_EXCERPT PROVIDED_.

Segment Open

Anti-LTα binds to a single protomer in LTα₃, and LTα₁β₂ blocks signaling through TNFR2 and LTβR. (A) Anti-LTα mAb and LTβR-Ig block NF-κB activation through LTα₁β₂. HeLa/NF-κB-luc cells endogenously expressing LTβR were stimulated with LTα₁β₂. (B) Anti-LTα mAb and human TNFR2-Ig block NF-κB activation through LTα₃, but LTβR-Ig does not. HeLa/NF-κB-luc reporter cells endogenously expressing TNFR2 were stimulated with WT–LTα₃. In both A and B, NF-κB activity was measured in relative luciferase units; baseline activity in unstimulated cells (no stim, + symbol) and activity in stimulated cells in absence of blockade (x symbol) are indicated. Data are shown as mean ± SD of duplicate wells from duplicate plates. Data are representative of at least two experiments. (C) Anti-LTα mAb and LTβR-Ig cobind to LTα− and LTβ-expressing 293 cells. Surface LTα and LTβ expression on 293-hLTαβ cells is shown using anti-LTα mAb (blue) or LTβR-Ig (red). Light-shaded histogram represents staining with isotype control antibody. Cobinding of both LTα-specific mAb and LTβR-Ig was determined by preincubating 293-hLTαβ cells with LTα-specific mAb or LTβR-Ig followed by staining for surface LT. (D) Crystal structure of the LTα₃–(anti-LTα Fab)₃ complex shows each anti-LTα Fab molecule (gray) recognizing a single protomer within the LTα₃ homotrimer (shades of yellow). (E) Anti-LTα Fab (gray) binding to LTα (blue) induces a conformational change in the DE- and AA’-loops altering positions of residues Y142 and D84 relative to LTα (yellow) in complex with TNFR1 (green) (PDB ID code 1TNR).

Segment Closed

_ENTRIES SUPPLIED_.
Segment Open

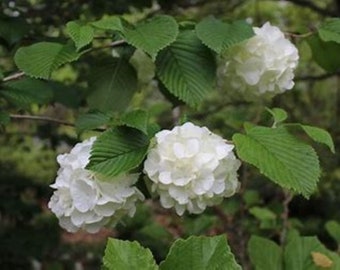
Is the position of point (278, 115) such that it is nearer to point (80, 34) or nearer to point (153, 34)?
point (153, 34)

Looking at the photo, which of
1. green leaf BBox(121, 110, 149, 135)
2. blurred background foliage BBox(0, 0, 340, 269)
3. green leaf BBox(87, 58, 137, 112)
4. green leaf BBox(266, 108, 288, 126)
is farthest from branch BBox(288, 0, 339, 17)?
green leaf BBox(121, 110, 149, 135)

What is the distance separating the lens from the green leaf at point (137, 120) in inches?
59.8

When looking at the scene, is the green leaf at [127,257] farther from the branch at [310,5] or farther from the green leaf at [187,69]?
the branch at [310,5]

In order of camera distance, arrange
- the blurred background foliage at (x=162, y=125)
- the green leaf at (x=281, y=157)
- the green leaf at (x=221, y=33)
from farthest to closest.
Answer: the blurred background foliage at (x=162, y=125) < the green leaf at (x=221, y=33) < the green leaf at (x=281, y=157)

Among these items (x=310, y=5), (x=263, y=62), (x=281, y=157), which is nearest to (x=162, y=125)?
(x=310, y=5)

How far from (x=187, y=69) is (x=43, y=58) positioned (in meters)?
0.37

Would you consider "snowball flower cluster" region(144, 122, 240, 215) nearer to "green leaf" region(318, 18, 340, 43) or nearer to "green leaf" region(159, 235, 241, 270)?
"green leaf" region(159, 235, 241, 270)

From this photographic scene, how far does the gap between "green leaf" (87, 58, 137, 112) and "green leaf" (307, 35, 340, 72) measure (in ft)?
1.81

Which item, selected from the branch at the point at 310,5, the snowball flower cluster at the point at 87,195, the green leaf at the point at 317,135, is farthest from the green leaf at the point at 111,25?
the branch at the point at 310,5

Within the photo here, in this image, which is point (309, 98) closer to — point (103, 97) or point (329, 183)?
point (329, 183)

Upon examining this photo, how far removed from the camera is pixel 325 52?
79.4 inches

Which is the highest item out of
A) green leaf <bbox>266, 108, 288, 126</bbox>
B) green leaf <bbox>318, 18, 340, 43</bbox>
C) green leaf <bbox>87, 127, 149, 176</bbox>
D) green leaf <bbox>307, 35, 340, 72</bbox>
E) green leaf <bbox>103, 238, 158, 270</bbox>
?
green leaf <bbox>103, 238, 158, 270</bbox>

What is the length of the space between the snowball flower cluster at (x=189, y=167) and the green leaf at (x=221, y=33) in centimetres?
31

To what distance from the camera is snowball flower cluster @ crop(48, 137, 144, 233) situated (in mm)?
1493
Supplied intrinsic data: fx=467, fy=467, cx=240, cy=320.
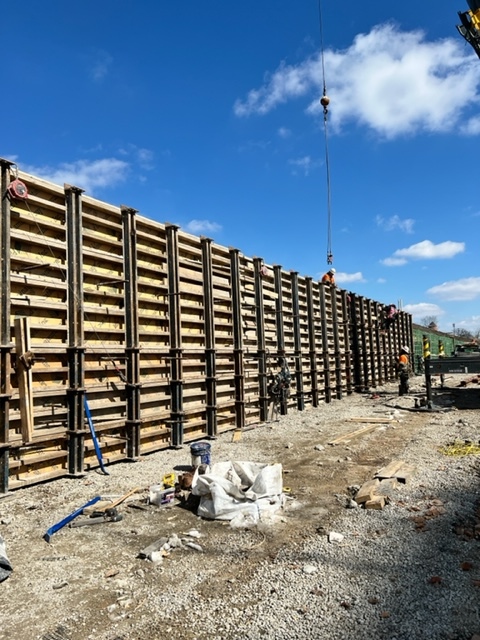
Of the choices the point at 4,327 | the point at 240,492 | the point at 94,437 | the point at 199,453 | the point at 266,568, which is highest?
the point at 4,327

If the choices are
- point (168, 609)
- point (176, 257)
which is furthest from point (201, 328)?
point (168, 609)

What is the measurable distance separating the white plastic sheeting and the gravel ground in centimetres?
17

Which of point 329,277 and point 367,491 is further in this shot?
point 329,277

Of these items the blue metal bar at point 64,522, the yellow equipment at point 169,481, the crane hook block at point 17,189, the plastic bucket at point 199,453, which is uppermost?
the crane hook block at point 17,189

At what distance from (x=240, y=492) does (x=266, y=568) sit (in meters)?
1.54

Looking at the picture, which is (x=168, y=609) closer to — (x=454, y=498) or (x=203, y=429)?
(x=454, y=498)

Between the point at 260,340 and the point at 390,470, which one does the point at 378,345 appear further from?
the point at 390,470

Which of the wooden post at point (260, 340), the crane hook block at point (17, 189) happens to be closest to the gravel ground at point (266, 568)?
the crane hook block at point (17, 189)

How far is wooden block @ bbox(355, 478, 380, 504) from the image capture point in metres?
5.89

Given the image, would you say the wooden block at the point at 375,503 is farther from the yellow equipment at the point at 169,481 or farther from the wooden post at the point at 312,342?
the wooden post at the point at 312,342

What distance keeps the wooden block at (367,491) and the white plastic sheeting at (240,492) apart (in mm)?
986

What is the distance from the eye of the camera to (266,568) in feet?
14.0

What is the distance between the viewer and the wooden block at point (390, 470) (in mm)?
6945

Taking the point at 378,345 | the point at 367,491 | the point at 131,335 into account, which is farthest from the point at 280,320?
the point at 378,345
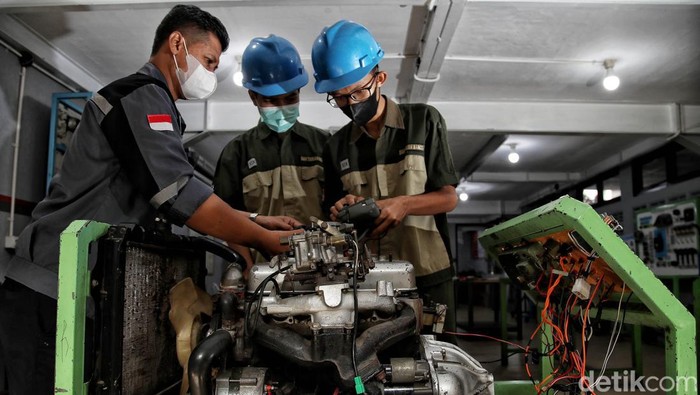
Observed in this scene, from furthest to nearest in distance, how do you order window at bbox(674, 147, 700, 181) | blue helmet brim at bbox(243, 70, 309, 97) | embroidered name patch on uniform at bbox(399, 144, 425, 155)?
window at bbox(674, 147, 700, 181) → blue helmet brim at bbox(243, 70, 309, 97) → embroidered name patch on uniform at bbox(399, 144, 425, 155)

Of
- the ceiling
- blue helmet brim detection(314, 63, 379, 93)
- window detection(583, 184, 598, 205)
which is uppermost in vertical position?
the ceiling

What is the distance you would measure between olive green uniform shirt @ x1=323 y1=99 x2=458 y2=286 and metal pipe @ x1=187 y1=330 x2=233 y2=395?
96 centimetres

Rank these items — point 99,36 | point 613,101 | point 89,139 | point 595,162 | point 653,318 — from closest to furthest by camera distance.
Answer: point 653,318
point 89,139
point 99,36
point 613,101
point 595,162

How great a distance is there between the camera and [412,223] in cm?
196

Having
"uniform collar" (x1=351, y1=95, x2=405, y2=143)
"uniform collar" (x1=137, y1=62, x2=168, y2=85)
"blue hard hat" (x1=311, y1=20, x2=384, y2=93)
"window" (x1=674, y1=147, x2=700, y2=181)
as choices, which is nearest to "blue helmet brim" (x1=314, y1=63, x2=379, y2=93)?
"blue hard hat" (x1=311, y1=20, x2=384, y2=93)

Segment Closed

_EXERCISE OBJECTIVE_.
In the figure legend on anti-LTα blockade of signaling, in what color are the anti-LTα Fab molecules shown in the crystal structure of the LTα₃–(anti-LTα Fab)₃ complex? The material is separate from the text and unrelated to it.

_EXERCISE SOLUTION_.
Gray.